Trying to encapsulate the policy measures Casar put forward during his seven years on City Council is no easy task. Casar himself is hard pressed to summarize his priority policy issues during his entire tenure. Not all of his policy measures stuck. His 2018 sick pay mandate for private employers, backed by a Council majority, was blocked months later by the 3rd Court of Appeals, and the Texas Supreme Court refused to hear the city’s appeal in 2020, during the height of the pandemic.

Additionally, Casar’s campaign to put a human face on the homelessness crisis by relaxing the no-camping ordinance was not wholly accepted by the community. But that defeat reinvigorated Council’s work to provide more housing for people experiencing homelessness.

“When we worked on the paid sick time campaign, so much of it came from hearing from students and young people and teachers, and from working parents who would have to send their kids to school sick,” Casar said, noting that the paid sick leave policy still applies to all city employees.

“City Hall can be headed in the right direction when we are talking directly to people, directly addressing their concerns – even if that means upsetting the status quo,” he said.

He added, “It’s important for us to understand that if we’re committed to really addressing peoples’ needs, that means there’s going to be change and change isn’t always easy.”
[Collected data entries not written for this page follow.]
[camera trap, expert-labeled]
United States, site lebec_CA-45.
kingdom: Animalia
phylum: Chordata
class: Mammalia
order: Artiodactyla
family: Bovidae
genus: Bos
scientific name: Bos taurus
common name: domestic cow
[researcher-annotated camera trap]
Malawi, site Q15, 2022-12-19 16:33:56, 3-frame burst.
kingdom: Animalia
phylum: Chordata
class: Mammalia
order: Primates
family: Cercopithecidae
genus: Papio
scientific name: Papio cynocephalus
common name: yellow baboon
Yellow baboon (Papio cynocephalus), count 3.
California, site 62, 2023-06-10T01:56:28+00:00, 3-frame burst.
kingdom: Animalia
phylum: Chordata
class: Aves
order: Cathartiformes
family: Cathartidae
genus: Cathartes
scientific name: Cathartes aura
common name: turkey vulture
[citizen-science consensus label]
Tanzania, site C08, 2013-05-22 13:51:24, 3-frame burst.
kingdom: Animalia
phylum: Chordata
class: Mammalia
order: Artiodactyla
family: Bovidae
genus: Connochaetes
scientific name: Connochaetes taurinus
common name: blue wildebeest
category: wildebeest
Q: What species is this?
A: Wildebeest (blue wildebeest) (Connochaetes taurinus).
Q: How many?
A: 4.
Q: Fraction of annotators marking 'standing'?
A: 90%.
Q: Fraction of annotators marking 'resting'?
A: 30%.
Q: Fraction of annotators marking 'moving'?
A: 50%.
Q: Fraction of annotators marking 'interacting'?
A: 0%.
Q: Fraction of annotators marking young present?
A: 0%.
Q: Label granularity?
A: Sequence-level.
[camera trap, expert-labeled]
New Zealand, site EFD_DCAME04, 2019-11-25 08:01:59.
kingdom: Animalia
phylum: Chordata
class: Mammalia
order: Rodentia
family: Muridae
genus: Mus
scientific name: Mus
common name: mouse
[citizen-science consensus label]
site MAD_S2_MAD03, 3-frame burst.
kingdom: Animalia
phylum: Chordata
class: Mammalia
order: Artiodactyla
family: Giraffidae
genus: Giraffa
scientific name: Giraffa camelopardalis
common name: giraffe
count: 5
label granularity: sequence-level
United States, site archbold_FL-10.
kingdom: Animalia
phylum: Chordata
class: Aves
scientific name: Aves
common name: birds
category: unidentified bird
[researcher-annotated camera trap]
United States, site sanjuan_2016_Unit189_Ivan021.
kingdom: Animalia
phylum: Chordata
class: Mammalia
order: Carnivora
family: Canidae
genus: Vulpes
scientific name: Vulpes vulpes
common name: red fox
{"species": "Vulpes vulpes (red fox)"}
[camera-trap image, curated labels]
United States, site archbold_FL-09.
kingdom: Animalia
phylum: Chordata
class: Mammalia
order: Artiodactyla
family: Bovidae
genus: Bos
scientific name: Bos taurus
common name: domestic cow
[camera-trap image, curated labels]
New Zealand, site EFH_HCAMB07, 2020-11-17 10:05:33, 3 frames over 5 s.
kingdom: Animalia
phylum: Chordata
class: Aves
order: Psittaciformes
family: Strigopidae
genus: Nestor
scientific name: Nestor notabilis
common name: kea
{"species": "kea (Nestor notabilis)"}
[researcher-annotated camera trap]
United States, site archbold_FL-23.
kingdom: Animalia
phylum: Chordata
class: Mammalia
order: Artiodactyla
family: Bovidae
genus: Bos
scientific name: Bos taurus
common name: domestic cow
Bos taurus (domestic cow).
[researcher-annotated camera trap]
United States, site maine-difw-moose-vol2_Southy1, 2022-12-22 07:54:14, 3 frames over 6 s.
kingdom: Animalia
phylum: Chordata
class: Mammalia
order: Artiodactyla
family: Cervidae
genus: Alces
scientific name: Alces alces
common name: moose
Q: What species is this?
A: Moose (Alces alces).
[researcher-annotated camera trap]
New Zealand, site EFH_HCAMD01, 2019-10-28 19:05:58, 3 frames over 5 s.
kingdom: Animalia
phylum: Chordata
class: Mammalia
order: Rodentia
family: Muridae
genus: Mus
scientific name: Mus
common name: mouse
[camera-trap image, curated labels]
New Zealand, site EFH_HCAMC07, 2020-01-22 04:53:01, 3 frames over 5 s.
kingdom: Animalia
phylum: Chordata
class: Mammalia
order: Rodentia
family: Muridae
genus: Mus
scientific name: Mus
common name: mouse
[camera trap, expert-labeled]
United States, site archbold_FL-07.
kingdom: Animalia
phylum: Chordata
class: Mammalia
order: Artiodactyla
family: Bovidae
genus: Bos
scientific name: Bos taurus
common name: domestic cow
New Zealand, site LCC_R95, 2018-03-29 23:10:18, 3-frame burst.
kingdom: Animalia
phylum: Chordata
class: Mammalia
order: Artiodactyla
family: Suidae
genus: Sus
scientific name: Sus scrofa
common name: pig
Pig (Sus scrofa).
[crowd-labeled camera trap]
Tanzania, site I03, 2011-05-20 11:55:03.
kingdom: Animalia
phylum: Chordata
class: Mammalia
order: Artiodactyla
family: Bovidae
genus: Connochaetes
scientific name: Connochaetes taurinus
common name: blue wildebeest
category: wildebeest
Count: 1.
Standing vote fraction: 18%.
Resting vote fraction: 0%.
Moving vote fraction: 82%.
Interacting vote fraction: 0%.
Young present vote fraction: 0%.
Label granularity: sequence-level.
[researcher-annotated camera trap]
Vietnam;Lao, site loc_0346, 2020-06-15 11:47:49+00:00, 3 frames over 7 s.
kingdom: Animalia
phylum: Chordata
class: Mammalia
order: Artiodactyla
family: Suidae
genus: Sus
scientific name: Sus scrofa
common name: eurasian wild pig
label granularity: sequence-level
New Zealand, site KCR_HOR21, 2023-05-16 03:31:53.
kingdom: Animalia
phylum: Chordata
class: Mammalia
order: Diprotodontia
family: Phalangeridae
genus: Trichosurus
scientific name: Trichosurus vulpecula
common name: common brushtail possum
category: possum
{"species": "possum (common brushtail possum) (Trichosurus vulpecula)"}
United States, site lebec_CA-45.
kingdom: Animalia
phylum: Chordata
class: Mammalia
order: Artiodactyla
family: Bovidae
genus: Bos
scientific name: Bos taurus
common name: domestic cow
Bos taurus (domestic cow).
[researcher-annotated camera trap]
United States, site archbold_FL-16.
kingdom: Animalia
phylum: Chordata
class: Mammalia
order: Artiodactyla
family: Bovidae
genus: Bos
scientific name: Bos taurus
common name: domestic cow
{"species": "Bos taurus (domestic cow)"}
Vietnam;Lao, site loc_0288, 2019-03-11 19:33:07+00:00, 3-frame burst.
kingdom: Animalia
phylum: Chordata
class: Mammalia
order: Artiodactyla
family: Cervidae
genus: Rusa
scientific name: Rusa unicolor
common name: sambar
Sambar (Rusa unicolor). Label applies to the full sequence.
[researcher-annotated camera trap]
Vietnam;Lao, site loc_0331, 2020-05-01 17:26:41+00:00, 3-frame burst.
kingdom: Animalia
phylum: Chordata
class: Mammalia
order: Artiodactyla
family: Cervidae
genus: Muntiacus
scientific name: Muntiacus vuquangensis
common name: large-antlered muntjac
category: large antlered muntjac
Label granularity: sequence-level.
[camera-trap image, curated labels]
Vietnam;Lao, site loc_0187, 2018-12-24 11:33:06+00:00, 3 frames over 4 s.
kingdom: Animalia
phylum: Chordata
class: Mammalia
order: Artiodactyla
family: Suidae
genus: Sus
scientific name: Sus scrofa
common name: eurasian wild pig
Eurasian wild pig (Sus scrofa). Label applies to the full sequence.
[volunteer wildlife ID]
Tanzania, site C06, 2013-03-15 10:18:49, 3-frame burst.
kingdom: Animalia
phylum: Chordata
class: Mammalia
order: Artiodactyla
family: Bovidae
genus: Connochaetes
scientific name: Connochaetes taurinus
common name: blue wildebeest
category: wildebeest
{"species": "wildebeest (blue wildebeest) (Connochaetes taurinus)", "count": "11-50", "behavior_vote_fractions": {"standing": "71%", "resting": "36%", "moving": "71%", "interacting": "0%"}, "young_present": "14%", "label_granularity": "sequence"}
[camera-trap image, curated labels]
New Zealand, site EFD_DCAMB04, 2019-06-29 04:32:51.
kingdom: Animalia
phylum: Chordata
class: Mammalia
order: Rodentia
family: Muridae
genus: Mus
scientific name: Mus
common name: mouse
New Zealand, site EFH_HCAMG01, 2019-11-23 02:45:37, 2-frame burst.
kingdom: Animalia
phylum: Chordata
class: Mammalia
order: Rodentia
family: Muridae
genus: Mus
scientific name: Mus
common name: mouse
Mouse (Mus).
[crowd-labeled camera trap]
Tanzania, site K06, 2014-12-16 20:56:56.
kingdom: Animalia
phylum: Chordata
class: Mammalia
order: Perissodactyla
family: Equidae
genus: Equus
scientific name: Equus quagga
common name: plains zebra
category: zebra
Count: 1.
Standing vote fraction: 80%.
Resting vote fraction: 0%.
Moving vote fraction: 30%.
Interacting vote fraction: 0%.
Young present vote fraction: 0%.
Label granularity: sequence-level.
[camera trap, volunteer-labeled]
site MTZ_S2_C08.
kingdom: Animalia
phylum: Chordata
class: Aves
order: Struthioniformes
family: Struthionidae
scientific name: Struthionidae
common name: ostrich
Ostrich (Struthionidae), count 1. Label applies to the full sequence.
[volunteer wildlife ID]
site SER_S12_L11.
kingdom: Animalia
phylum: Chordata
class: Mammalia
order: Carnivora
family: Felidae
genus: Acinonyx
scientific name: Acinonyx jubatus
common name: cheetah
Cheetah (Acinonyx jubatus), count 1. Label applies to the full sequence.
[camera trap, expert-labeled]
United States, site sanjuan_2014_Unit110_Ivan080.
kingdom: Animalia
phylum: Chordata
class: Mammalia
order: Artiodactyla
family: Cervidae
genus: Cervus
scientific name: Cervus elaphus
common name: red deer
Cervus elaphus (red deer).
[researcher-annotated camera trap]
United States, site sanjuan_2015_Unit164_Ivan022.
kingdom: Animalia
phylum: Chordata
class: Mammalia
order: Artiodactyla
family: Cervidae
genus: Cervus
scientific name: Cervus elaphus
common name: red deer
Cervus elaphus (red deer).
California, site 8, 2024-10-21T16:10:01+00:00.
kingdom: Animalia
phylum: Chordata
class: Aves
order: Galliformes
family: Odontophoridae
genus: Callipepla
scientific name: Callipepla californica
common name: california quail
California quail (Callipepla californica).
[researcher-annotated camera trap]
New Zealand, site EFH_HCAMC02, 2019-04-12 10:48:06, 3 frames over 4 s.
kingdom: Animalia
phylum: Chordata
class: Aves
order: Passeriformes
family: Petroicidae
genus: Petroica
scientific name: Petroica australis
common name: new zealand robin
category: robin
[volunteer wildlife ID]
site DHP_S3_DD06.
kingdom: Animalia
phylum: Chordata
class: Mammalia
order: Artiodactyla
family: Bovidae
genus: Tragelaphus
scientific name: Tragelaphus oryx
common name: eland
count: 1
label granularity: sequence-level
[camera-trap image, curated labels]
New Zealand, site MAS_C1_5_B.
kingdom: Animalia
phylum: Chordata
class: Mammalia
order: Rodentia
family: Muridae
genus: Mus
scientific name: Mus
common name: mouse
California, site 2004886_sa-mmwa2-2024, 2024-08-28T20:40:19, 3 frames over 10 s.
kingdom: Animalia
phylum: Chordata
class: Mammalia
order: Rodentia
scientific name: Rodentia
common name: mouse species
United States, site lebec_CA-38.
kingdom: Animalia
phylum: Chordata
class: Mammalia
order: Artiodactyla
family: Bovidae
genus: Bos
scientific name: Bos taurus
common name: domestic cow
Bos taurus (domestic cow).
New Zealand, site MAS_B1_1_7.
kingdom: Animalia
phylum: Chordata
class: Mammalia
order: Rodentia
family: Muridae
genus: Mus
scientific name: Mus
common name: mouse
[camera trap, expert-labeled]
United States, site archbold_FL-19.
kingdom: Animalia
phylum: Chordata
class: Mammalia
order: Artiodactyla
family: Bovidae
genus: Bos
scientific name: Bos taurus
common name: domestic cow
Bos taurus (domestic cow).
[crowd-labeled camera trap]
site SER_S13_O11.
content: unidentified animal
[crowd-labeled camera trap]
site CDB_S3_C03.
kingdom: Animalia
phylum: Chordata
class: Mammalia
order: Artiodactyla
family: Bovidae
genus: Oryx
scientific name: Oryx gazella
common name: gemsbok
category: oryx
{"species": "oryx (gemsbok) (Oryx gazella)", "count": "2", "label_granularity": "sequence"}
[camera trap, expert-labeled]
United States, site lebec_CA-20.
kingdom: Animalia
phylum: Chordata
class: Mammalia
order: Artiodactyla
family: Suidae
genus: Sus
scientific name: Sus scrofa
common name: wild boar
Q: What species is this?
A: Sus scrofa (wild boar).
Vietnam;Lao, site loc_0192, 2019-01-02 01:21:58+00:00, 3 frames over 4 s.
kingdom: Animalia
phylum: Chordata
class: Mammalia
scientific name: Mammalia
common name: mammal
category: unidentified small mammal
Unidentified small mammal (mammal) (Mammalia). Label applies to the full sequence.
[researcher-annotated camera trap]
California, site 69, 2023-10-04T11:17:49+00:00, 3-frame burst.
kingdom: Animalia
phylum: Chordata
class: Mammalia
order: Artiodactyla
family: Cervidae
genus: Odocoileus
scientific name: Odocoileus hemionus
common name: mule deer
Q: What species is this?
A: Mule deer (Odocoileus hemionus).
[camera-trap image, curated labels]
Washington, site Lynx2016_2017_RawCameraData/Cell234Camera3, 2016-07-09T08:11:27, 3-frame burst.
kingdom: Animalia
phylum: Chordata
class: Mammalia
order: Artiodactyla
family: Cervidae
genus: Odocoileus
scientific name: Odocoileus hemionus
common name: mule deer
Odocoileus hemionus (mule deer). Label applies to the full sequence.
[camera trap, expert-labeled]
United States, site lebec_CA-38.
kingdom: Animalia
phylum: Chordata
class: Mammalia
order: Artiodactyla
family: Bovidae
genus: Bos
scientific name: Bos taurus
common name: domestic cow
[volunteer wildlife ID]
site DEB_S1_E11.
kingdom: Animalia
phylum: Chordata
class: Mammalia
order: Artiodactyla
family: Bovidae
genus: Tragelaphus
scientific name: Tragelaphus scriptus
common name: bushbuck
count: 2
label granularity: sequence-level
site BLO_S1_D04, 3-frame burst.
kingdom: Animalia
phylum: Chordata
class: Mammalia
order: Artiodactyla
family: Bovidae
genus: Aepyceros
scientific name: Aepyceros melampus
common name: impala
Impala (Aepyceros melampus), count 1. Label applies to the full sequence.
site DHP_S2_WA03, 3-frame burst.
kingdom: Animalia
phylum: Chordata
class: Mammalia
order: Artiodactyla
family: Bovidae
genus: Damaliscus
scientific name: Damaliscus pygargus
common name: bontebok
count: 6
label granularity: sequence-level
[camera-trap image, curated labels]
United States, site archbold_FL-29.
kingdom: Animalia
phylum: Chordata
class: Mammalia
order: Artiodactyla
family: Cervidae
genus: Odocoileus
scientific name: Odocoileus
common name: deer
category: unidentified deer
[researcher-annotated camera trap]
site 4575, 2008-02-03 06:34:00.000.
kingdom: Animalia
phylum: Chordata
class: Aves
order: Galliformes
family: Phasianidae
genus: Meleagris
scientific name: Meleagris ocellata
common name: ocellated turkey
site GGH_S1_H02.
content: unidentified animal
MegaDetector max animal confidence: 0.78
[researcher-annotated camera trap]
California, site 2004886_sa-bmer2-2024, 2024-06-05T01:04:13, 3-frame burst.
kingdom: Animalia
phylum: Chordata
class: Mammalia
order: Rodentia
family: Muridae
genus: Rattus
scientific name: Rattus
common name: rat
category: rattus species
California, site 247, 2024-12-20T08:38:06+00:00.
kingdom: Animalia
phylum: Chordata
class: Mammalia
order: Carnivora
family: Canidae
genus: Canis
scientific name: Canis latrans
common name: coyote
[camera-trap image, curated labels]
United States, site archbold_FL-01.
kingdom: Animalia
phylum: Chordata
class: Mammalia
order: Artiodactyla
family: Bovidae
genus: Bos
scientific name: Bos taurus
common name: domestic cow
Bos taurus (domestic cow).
Clearing the rape kit backlog was another big lift Council tackled during Casar’s tenure. “That was really a turning point for me, when the top police administrators told me that survivors were making mountains out of molehills when that issue was brought to us. It was actually such a really big problem that had been hiding under a rock for years,” he said. Early this year, Council voted to transfer $11.9 million from the police budget to an outside forensic science lab in Dallas.

“I think we do our best work when it comes from love of the city and its people,” Casar said. “Things can get hard at City Hall when we’re just thinking about City Hall politics, and we do really well when we break out of that and think about why it is we’re all doing this work in the first place.”